(DOCUMENT SECTION):

News Column

A Tower of Babble, Built Out of Old Tweets

January 8, 2013

Rex W. Huppke

Like most Americans, I believe every passing thought I have is brilliant enough to be broadcast to the world, archived in the Library of Congress and made available for future researchers to study.

If you find that concept far-fetched, you don't know much about Twitter.

Back in 2010, the 140-character-per-blast social media site announced that all tweets -- past, present and future -- would be stored electronically at the Library of Congress, lending considerable gravitas to people who send tweets like "Eating a sandwich" or "What's up with this weather?? LOL."

While the whole archival arrangement sounded historically ideal, I have learned trouble is brewing.

A white paper released by the Library of Congress this month revealed that, despite 400 inquiries, researchers are not getting access to the library's treasure-trove of word blurts. The problem? A single search of just the tweets from 2006 to 2012 would take 24 hours to run.

Apparently the Library of Congress underestimated how much we all had to say.

The archive currently consists of 170 billion tweets, which consume more than 130 terabytes of server space. (A "terabyte" is a huge, winged, prehistoric reptile capable of holding a large number of tweets.)

Worse yet, the library is receiving about a half-billion more tweets each day and the "thousands of servers" needed to make the Twitter archive searchable are "cost-prohibitive and impractical for a public institution."

Clearly, this is a matter of grave national importance. Who knows how many people are out there right now desperate to read all the tweets I've written on the subjects of "narwhals," "flatulence" and "narwhal flatulence."

Not to mention the significant words of our political leaders and cultural icons.

Consider these actual tweets from Republican Sen. Chuck Grassley of Iowa (@ChuckGrassley):

"I now h v an iphone"

"U hv herad saying: 'deer in headlight look'. It is a frightening xperience when a real deer is there"

And who could forget: "P"

Imagine being a researcher studying the significance of one-letter tweets accidentally sent by political leaders of the early 21st century and having your incredibly important work halted because America is too cheap to make its Twitter archive searchable. It's madness!

Earlier this month, actress and person-who-is-pretty Megan Fox joined Twitter -- @meganfox -- and already she has sent out this critical update on her life: ":("

Kids once dreamed of growing up to study the cultural impact of celebrity emoticons. But those dreams are gone. And that makes me :(

Fortunately, I have some ideas to help the Library of Congress pare down its tweet stash to a more manageable level.

First off, sort all tweets that include the words "Kardashian," "Belieber," "Spears" and "Trump." Take that data, pack it into a large crate, launch the crate in a rocket to the surface of the moon and then fire at least 12 nuclear warheads at the moon. Use a giant space vacuum to collect the moon and tweet dust and then bury that dust at the bottom of the Atlantic Ocean.

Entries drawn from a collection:
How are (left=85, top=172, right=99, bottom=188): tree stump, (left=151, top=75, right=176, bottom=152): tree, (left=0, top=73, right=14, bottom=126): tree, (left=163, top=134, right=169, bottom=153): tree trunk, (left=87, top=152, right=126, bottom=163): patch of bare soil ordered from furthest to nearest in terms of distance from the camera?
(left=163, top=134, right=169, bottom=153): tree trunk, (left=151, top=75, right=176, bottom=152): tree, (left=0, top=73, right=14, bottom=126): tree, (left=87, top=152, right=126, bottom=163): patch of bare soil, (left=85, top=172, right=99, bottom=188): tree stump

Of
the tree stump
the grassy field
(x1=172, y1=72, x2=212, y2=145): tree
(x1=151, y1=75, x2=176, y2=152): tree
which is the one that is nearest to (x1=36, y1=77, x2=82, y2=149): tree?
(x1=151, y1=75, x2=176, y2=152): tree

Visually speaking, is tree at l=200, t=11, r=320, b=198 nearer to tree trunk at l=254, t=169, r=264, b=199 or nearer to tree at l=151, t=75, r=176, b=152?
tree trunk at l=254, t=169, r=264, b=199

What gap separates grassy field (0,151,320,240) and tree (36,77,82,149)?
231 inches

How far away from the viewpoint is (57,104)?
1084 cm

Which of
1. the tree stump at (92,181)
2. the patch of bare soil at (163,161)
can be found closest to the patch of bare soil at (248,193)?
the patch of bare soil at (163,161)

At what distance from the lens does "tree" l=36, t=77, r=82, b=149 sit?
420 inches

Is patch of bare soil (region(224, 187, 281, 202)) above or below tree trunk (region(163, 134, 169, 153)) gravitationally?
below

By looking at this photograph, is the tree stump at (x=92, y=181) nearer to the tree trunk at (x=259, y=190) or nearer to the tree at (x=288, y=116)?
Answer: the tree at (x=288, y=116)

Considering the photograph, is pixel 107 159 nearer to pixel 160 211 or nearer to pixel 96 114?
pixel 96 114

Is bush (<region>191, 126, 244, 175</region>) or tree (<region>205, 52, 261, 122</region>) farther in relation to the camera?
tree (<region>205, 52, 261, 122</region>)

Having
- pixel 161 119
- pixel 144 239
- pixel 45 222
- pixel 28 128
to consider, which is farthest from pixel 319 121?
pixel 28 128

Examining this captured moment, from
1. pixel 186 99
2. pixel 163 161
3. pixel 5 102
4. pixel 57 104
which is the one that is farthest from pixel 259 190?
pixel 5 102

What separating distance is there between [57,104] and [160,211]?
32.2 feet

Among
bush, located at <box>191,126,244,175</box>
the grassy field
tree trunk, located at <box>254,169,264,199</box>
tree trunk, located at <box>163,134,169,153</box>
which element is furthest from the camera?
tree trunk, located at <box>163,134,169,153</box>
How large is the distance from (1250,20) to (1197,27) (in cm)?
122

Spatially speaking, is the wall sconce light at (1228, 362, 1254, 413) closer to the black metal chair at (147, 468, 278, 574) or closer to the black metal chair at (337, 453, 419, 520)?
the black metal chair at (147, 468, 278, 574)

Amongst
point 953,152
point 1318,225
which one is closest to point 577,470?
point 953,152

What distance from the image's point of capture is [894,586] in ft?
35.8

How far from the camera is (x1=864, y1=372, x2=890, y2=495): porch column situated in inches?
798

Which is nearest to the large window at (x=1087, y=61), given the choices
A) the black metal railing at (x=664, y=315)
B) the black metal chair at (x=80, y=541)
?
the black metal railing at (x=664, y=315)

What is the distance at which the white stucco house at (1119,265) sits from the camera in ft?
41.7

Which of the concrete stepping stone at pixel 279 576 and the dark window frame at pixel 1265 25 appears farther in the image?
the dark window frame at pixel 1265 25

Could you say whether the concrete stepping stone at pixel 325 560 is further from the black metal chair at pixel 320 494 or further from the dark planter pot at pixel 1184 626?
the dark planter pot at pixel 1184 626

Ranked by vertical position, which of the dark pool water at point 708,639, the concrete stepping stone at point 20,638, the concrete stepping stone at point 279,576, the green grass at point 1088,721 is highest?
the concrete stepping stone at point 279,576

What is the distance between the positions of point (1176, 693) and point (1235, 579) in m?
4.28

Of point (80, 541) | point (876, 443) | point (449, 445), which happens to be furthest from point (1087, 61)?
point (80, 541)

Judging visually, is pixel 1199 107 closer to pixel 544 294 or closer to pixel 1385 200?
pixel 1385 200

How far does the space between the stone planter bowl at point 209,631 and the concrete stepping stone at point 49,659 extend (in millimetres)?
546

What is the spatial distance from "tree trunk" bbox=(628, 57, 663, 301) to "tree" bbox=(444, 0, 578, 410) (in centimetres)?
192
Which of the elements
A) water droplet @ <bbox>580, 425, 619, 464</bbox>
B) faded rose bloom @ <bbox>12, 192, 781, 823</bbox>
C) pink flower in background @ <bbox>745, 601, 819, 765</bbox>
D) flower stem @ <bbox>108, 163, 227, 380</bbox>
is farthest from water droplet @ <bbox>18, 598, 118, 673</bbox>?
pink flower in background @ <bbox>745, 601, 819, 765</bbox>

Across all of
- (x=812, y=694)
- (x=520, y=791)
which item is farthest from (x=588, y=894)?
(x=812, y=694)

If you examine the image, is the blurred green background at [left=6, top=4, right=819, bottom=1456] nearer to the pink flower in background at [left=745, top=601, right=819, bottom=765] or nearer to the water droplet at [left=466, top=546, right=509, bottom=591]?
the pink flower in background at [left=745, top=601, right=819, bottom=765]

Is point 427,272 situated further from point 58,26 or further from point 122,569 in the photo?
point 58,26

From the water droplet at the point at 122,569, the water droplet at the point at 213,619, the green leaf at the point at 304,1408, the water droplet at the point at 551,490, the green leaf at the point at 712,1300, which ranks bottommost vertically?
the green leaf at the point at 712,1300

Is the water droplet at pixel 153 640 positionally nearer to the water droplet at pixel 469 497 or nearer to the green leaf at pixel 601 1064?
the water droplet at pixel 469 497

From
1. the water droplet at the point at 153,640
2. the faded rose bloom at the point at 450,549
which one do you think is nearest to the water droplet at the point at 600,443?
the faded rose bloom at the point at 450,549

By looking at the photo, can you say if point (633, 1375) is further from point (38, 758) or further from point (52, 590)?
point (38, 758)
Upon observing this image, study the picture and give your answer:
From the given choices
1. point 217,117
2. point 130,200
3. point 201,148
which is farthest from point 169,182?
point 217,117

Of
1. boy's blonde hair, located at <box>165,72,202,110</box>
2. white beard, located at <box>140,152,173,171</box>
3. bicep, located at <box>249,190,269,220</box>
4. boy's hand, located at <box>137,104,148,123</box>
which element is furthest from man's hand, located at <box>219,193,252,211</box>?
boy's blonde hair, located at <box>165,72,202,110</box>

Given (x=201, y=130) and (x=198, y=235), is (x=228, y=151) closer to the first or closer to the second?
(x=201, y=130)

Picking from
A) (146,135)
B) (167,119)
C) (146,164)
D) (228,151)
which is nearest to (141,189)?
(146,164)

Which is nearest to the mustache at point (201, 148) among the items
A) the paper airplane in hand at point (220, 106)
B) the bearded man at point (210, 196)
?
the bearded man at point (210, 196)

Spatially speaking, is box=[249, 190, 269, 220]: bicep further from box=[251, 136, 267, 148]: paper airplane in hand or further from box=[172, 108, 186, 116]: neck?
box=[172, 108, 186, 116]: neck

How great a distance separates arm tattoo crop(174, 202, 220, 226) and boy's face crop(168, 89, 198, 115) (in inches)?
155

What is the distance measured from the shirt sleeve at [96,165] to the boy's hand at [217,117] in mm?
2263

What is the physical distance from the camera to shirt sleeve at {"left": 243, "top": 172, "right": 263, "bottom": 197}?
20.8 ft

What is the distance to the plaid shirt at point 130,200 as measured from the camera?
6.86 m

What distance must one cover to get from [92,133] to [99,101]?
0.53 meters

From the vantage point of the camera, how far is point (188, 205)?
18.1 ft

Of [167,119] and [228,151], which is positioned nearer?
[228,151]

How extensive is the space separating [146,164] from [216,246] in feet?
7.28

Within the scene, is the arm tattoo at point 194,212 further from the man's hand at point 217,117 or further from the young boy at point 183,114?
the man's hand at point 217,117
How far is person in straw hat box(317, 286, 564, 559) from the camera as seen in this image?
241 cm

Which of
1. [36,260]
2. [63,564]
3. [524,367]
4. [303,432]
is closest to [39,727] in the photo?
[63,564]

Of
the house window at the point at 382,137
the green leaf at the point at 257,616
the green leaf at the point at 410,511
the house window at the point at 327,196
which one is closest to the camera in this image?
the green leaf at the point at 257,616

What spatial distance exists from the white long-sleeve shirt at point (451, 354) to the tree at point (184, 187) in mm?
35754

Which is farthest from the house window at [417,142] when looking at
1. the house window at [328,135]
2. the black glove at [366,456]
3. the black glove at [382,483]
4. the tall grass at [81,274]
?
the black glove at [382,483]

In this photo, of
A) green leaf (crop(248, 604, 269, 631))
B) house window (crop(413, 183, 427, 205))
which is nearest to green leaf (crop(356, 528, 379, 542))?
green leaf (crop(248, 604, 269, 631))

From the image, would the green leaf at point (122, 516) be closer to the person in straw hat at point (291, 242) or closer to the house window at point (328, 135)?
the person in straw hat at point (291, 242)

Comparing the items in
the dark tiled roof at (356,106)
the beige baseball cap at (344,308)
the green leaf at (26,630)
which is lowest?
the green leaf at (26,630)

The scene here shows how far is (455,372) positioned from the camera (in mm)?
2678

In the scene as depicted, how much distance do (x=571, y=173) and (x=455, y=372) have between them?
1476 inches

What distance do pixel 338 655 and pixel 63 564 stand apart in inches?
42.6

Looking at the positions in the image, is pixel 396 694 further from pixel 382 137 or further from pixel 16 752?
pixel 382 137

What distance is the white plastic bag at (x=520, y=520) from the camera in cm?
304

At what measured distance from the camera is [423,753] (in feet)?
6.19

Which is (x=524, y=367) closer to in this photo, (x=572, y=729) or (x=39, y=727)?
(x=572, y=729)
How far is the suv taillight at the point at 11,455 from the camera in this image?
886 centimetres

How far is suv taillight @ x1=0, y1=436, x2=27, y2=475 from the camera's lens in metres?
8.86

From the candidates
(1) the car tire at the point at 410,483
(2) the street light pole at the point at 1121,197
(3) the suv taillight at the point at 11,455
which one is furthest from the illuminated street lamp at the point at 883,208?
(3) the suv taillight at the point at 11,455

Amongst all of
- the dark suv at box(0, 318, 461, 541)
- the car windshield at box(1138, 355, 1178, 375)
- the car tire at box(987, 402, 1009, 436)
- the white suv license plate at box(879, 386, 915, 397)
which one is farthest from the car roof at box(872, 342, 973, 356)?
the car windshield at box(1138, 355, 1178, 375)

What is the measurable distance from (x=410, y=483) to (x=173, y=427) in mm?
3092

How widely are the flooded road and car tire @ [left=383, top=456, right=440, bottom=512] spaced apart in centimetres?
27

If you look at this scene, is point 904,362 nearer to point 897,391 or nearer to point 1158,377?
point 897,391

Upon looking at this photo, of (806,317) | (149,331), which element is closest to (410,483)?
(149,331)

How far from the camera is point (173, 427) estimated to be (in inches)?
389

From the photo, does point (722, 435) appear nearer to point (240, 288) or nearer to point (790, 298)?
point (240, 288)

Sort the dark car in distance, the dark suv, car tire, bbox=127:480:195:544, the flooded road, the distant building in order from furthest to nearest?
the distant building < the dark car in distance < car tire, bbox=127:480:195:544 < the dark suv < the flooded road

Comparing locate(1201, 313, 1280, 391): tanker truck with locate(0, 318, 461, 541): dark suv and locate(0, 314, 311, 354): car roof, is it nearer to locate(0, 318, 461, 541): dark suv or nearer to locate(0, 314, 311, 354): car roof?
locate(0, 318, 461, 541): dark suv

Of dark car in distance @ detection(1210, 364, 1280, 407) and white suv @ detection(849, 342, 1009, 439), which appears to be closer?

(WHAT IS EXPECTED): From the column on the Library of Congress Twitter archive, write out the passage from "While the whole" up to and including "hours to run.".

(EXERCISE OUTPUT):
While the whole archival arrangement sounded historically ideal, I have learned trouble is brewing.

A white paper released by the Library of Congress this month revealed that, despite 400 inquiries, researchers are not getting access to the library's treasure-trove of word blurts. The problem? A single search of just the tweets from 2006 to 2012 would take 24 hours to run.